Saturday, 7 July 2012

12 year old schizophrenic?

Yesterday morning I got an email from a close friend.  She was concerned about a twelve year old relative of her friend - a girl who has recently been diagnosed with paranoid schizophrenia.  She is on medication (we don't know which) and has already been told that there are certain jobs she will not be able to do later in life.  She is apparently a very bright and able child, who has been self harming for about a year and who recently confided in the mental health services that she has been hearing voices.  The parents are going with the medical opinion, but my friend's friend wonders if this can be the right diagnosis and treatment for such a young child.

I am so shocked at this story!  I recently spoke to local mental health services about the impact this diagnosis has had on my life and how wrong the prognosis (that I would never get better and would always need medication) turned out to be.  They seemed to understand and to sympathise - they asked lots of questions after my talk.  One of the team asked me if it would have been better if my anxiety had been dealt with earlier, when I was younger. 

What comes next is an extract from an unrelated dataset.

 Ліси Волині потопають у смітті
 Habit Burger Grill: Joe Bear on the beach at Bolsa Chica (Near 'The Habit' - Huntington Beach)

Well, of course it would have been better, I said, if I had been helped before I had become psychotic.  But I failed to specify that this would depend on the sort of treatment I had received.  What I should have said was: Care, understanding, talking therapy, attempts to help me deal with anxiety - yes.  Drugs and a diagnosis - obviously not.  But did I perhaps not spell this out clearly enough?  This girl is local - and I cannot help wondering whether some of the people treating her were actually at the meeting where I spoke about my story. 

How can anybody think they are helping that child by treating her in this manner?

Whenever I talk to mental health professionals about my experiences I am told that things are so much different now, so much better now...  Somehow I doubt it.

And this email came just before I was due to go to another meeting, held by the Peer Network I am working for, attended by people all over the country, about recovery.  My time there was tainted by the thought of this poor child - struggling with emotional distress, told that she is a paranoid schizophrenic.  That she has a brain disease that can be solved with medication - oh no, not solved, because she will never get better, there will always be things she cannot do with her life so she might as well give up hope right now. 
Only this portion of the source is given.